Anthony Lawton on a Leicestershire village's campaign to defend its only open space.
I know far too little about my mother who, a single mother after being widowed when I was three, died herself when I was eighteen. I do recall she was a self-professed liberal and Liberal, committed to being active in the community. She also brought me up within the Church of England.
However, although the impact of her liberalism and community action endures, fifty years on from teenage confirmation my church going days are long gone. A year of bewildering and stubborn behaviour by leaders and institutions in the Diocese of Leicester has seriously eroded what little faith that endured still, or at least in the church hierarchy beyond the parish.
For decades the grass, Thorpe Path Field and The Bucket, has been the one accessible open space within our village boundaries in rural Church Langton in Leicestershire.

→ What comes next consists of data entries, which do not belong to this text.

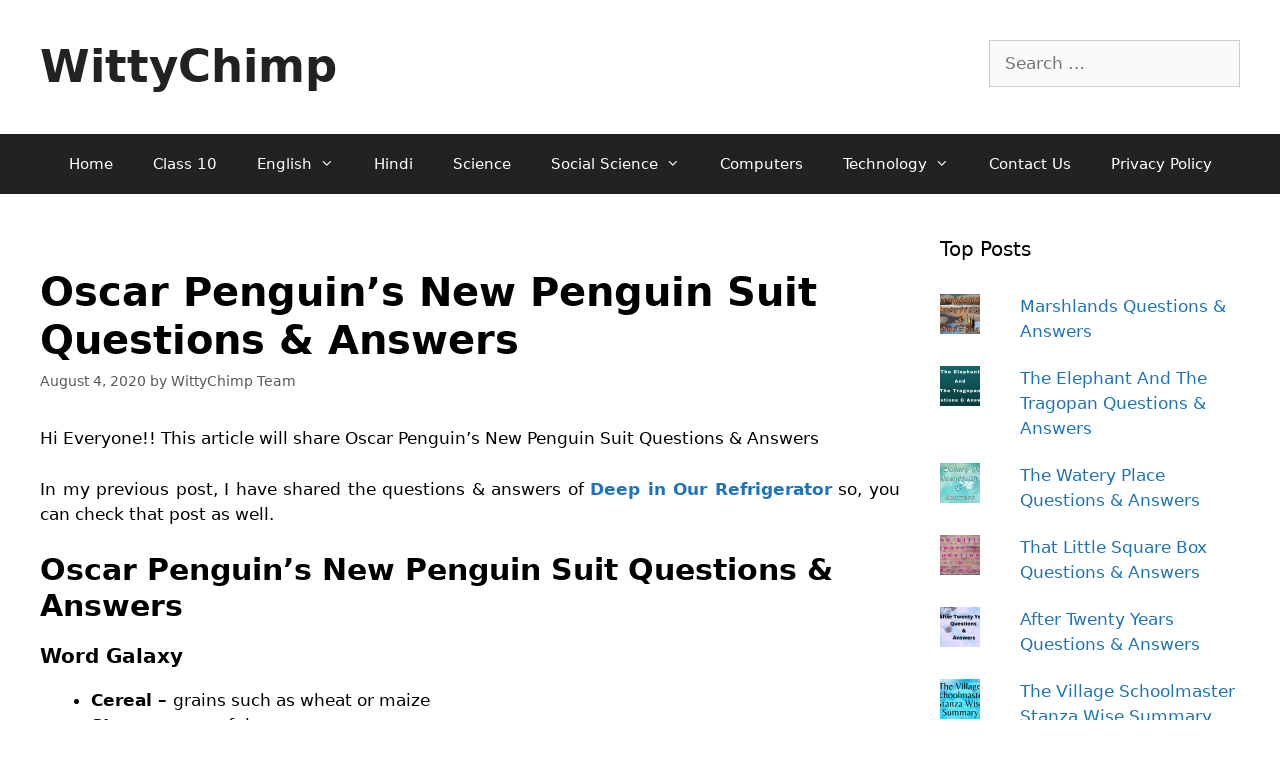

--- FILE ---
content_type: text/html; charset=utf-8
request_url: https://www.google.com/recaptcha/api2/aframe
body_size: 267
content:
<!DOCTYPE HTML><html><head><meta http-equiv="content-type" content="text/html; charset=UTF-8"></head><body><script nonce="k14x1zCEDC-QzaligpA7lA">/** Anti-fraud and anti-abuse applications only. See google.com/recaptcha */ try{var clients={'sodar':'https://pagead2.googlesyndication.com/pagead/sodar?'};window.addEventListener("message",function(a){try{if(a.source===window.parent){var b=JSON.parse(a.data);var c=clients[b['id']];if(c){var d=document.createElement('img');d.src=c+b['params']+'&rc='+(localStorage.getItem("rc::a")?sessionStorage.getItem("rc::b"):"");window.document.body.appendChild(d);sessionStorage.setItem("rc::e",parseInt(sessionStorage.getItem("rc::e")||0)+1);localStorage.setItem("rc::h",'1768714617547');}}}catch(b){}});window.parent.postMessage("_grecaptcha_ready", "*");}catch(b){}</script></body></html>

--- FILE ---
content_type: text/javascript;charset=UTF-8
request_url: https://adgebra.co.in/afpf/GetAfpftpJs?parentAttribute=afpftpPixel_218_1768714615059
body_size: 131
content:
(function(){var parentAttribute="afpftpPixel_218_1768714615059";function ensureIBN(){if(window.__IBN_SCRIPT_LOADED__)return;window.__IBN_SCRIPT_LOADED__=!0;var s=document.createElement("script");s.src="https://cdn.adgebra.net/js/IBN.js";s.async=!0;s.type="text/javascript";document.head.appendChild(s)}
ensureIBN()})()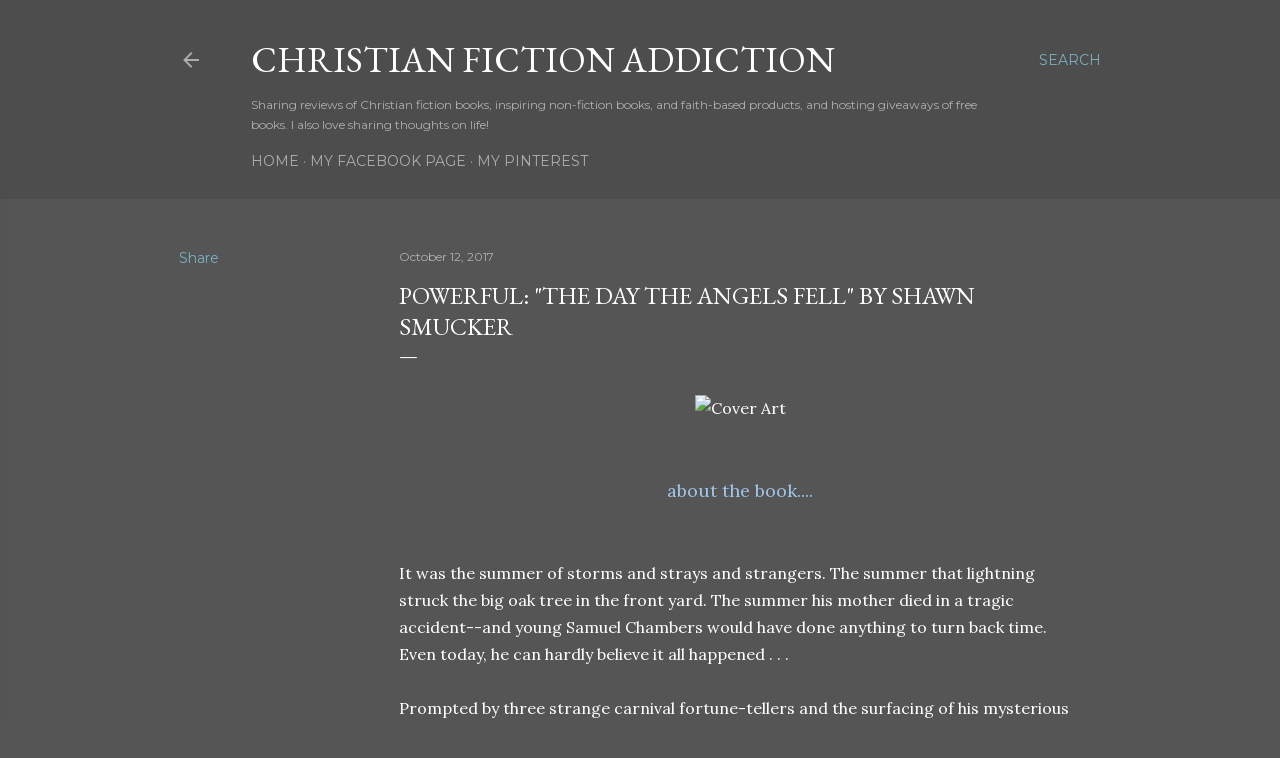

--- FILE ---
content_type: text/html; charset=utf-8
request_url: https://www.google.com/recaptcha/api2/aframe
body_size: 268
content:
<!DOCTYPE HTML><html><head><meta http-equiv="content-type" content="text/html; charset=UTF-8"></head><body><script nonce="w2n9SgrjZDxuVhPUgV4OuA">/** Anti-fraud and anti-abuse applications only. See google.com/recaptcha */ try{var clients={'sodar':'https://pagead2.googlesyndication.com/pagead/sodar?'};window.addEventListener("message",function(a){try{if(a.source===window.parent){var b=JSON.parse(a.data);var c=clients[b['id']];if(c){var d=document.createElement('img');d.src=c+b['params']+'&rc='+(localStorage.getItem("rc::a")?sessionStorage.getItem("rc::b"):"");window.document.body.appendChild(d);sessionStorage.setItem("rc::e",parseInt(sessionStorage.getItem("rc::e")||0)+1);localStorage.setItem("rc::h",'1768530411970');}}}catch(b){}});window.parent.postMessage("_grecaptcha_ready", "*");}catch(b){}</script></body></html>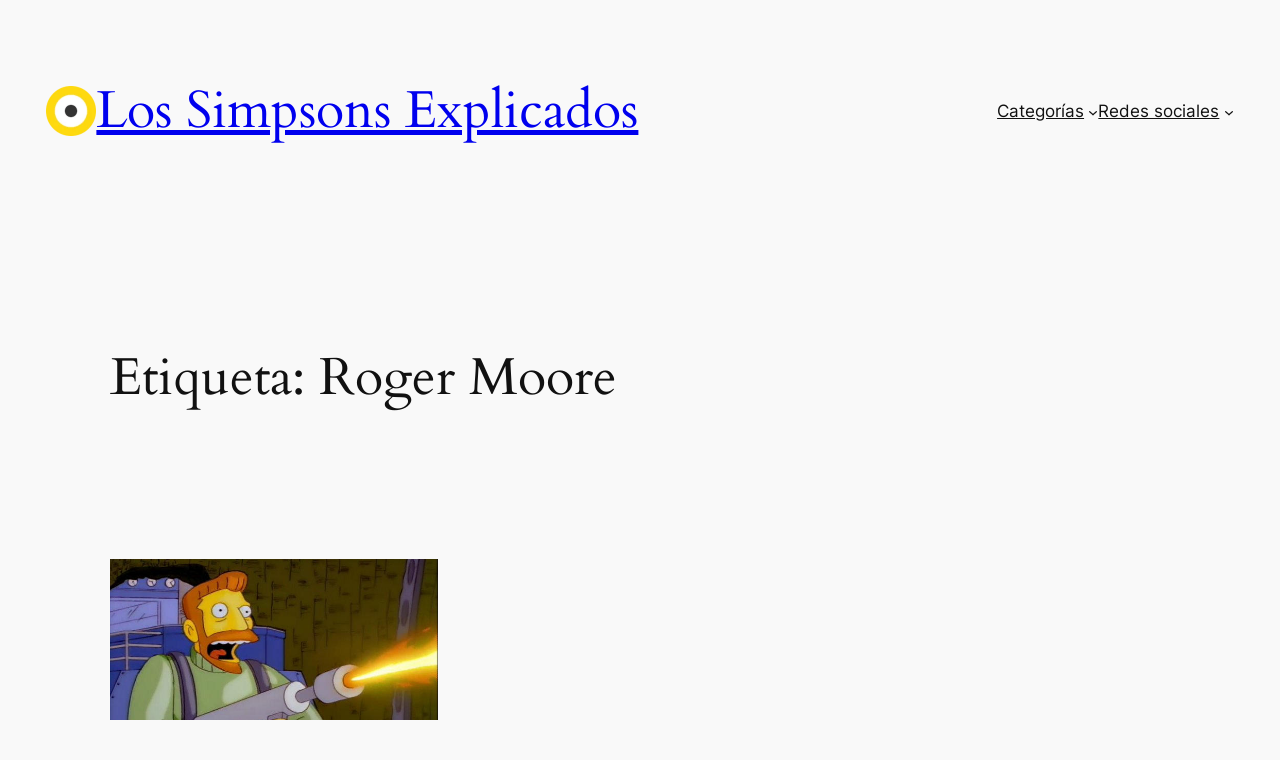

--- FILE ---
content_type: text/html; charset=utf-8
request_url: https://www.google.com/recaptcha/api2/aframe
body_size: 268
content:
<!DOCTYPE HTML><html><head><meta http-equiv="content-type" content="text/html; charset=UTF-8"></head><body><script nonce="6bov9Lx78kMZ6EpXCDfbxQ">/** Anti-fraud and anti-abuse applications only. See google.com/recaptcha */ try{var clients={'sodar':'https://pagead2.googlesyndication.com/pagead/sodar?'};window.addEventListener("message",function(a){try{if(a.source===window.parent){var b=JSON.parse(a.data);var c=clients[b['id']];if(c){var d=document.createElement('img');d.src=c+b['params']+'&rc='+(localStorage.getItem("rc::a")?sessionStorage.getItem("rc::b"):"");window.document.body.appendChild(d);sessionStorage.setItem("rc::e",parseInt(sessionStorage.getItem("rc::e")||0)+1);localStorage.setItem("rc::h",'1768994494283');}}}catch(b){}});window.parent.postMessage("_grecaptcha_ready", "*");}catch(b){}</script></body></html>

A public footpath crosses the land. There villagers of all ages walk and talk, congregate and play, and exercise dogs of many types and sizes in ways they cannot, despite appearances, in the privately owned farming land all around.
Donated, I believe, by the Revd William Hanbury to his charity founded in the 1750s to pursue grandiose plans for a national centre of learning to rival Oxford and Cambridge, the field was for many years part of the playing fields of the local school founded in the 1870s. In the early 2000s it passed from the stewardship of the Hanbury Charity to fellow charity, the Leicester Diocesan Board of Education (LDBE), in an asset-swap to facilitate the building of a new Langton Community Hall next to the school
LDBE trustees want to realise the value they think the field has as building land, despite it being formally designated ‘Open Space for Sport and Recreation’ by Harborough District Council, and despite the council leader asserting he sees no prospect of successful evasion of the implied responsibilities. To date, two planning applications and an appeal to the National Planning Inspector have been vigorously and successfully opposed by the community.

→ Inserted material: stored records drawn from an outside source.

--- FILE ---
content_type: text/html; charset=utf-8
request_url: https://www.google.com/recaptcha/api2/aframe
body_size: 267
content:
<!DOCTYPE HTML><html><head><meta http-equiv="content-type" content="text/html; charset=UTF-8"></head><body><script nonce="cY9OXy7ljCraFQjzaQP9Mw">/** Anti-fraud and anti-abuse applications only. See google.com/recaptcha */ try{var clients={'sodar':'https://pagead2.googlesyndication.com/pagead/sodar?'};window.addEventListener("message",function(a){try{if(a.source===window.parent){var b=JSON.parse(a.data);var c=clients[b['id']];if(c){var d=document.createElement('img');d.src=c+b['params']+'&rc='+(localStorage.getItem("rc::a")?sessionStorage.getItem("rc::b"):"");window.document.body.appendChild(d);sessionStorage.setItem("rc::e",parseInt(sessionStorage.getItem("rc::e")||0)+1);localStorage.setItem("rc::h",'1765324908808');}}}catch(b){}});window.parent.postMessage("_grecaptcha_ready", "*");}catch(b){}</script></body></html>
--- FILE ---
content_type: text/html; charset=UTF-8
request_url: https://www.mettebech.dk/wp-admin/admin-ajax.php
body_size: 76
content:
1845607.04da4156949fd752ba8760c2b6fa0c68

The Board of Education’s leaders have stated on the record, several times, that they have no intention to renew planning applications for the “foreseeable future”. The Board professes in its vision statement to work “with” local communities. Yet the it has in the last couple of years sought to exclude villagers from the field — save for access to the public footpath — against the wishes of the local community, in order to seek to graze livestock, without disclosing how this helps advance their long-term interests.

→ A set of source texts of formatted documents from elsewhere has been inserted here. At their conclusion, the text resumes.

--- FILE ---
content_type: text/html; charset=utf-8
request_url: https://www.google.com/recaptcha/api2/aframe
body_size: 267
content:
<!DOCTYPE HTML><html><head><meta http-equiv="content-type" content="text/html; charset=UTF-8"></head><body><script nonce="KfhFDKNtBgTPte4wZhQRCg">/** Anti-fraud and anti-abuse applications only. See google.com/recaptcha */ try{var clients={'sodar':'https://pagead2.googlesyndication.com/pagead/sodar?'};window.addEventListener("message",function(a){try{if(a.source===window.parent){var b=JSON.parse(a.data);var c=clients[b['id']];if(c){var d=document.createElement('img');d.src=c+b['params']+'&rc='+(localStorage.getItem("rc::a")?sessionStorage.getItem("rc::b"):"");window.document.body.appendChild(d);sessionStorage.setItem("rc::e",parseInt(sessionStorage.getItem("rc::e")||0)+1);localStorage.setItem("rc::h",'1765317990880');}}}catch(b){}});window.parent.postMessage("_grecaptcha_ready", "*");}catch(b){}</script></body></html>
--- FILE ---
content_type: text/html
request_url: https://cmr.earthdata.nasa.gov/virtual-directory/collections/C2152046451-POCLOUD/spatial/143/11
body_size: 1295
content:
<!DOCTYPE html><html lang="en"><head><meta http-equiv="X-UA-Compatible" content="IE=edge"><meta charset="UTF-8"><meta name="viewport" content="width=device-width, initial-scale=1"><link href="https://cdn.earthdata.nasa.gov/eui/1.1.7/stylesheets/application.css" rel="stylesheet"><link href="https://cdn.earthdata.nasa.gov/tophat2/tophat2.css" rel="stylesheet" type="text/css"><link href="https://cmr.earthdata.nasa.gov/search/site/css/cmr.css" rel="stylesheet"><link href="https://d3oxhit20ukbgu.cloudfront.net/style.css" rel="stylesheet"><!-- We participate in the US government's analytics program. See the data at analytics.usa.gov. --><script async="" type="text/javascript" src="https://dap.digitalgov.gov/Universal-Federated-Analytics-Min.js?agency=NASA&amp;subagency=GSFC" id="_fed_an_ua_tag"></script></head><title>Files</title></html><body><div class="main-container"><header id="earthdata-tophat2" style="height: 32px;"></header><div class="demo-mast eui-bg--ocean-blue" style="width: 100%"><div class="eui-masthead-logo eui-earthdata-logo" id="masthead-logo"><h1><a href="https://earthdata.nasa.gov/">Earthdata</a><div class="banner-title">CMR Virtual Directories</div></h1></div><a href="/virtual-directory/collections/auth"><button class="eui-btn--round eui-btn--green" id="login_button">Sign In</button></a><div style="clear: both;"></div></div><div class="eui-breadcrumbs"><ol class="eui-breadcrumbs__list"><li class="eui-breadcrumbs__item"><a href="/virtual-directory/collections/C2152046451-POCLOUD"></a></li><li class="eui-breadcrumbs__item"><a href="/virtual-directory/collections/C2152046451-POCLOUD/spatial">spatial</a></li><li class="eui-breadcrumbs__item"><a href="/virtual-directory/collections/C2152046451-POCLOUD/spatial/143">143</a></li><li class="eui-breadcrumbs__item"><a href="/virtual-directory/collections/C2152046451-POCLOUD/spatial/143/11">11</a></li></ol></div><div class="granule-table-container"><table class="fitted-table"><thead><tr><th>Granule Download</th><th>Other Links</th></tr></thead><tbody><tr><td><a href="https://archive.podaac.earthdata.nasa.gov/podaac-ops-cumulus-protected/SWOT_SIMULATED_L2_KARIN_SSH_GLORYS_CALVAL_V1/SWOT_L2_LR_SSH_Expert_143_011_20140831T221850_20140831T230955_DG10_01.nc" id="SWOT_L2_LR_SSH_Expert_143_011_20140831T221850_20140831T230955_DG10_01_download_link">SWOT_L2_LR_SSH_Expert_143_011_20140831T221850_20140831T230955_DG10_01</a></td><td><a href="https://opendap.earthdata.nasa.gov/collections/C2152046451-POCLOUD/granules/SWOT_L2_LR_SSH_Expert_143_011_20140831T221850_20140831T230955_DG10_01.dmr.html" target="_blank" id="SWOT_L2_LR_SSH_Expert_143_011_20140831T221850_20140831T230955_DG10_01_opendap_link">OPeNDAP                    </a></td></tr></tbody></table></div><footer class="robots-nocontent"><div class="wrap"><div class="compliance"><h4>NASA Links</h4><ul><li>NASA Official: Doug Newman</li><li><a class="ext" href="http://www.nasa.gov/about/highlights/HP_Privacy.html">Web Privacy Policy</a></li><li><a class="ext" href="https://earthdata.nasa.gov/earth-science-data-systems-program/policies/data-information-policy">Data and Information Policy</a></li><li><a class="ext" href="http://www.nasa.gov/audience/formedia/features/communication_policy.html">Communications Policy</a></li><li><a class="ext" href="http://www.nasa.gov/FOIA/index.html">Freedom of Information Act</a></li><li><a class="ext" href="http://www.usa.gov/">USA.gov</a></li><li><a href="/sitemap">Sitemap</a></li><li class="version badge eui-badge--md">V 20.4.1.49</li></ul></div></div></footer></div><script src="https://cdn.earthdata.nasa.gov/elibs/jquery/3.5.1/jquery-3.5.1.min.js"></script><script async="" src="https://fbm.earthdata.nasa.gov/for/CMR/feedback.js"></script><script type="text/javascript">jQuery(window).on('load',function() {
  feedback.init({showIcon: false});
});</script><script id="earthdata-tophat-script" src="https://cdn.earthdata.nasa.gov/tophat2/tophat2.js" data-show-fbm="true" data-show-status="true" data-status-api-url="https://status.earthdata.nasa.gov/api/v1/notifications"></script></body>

Trustees have rejected all offers from villagers and the Parish Council to rent the land for village recreational use until such time as the Board is successful, if ever it is, in winning building permission. Some twenty four trustees, including the Bishop of Leicester, have resisted all the supportive entreaties of the local conservative MP, local district and county councillors, the leader of Harborough District Council, even the church’s own lay incumbent and the local parochial church council.
Despite numerous requests, and formal complaints to trustees and the Charity Commissioners, still no-one outside the charity has been given a clear, persuasive reason why the Board persists so stubbornly to reject community offers. One of the two formal objects of LDBE is always to embody the principles and doctrines of the CoE. I can recall no principle or doctrine which favours being untransparent, so disrespectful of local community interests, and so stubborn.
We "need to pray passionate prayers to change stubborn situations," wrote one local Reverend in a regular church column in the local paper. Characterising myself now as an unbeliever, and ever-influenced by my mother’s liberalism, I prefer to put my faith rather in the power of collective community action.
Mind you, the Diggers who in the 1600s actively opposed enclosures by the church and other landowners, believed in both prayer and action, in pursuit of their belief that "no man has any right to buy and sell the earth for private gain".
That may be a belief too far for many. However the not-for-financial-profit Charity Board of Education trustees are stewards and custodians of the land which the board holds in trust for public benefit, not private gain. They should not be so focused upon profit-maximising.
I persist in believing they might be brought to their senses about their own diocese-wide interests, as well as the interests of the local community, by concerted community action, including the lobbying of political representatives of all persuasions and none.
We will as committed active citizens continue actively and insightfully to collaborate to change this “stubborn situation”. But, inspired as I am by the Diggers and mindful of the local Reverend’s advice, I have said publicly I might just try some "passionate prayers" too.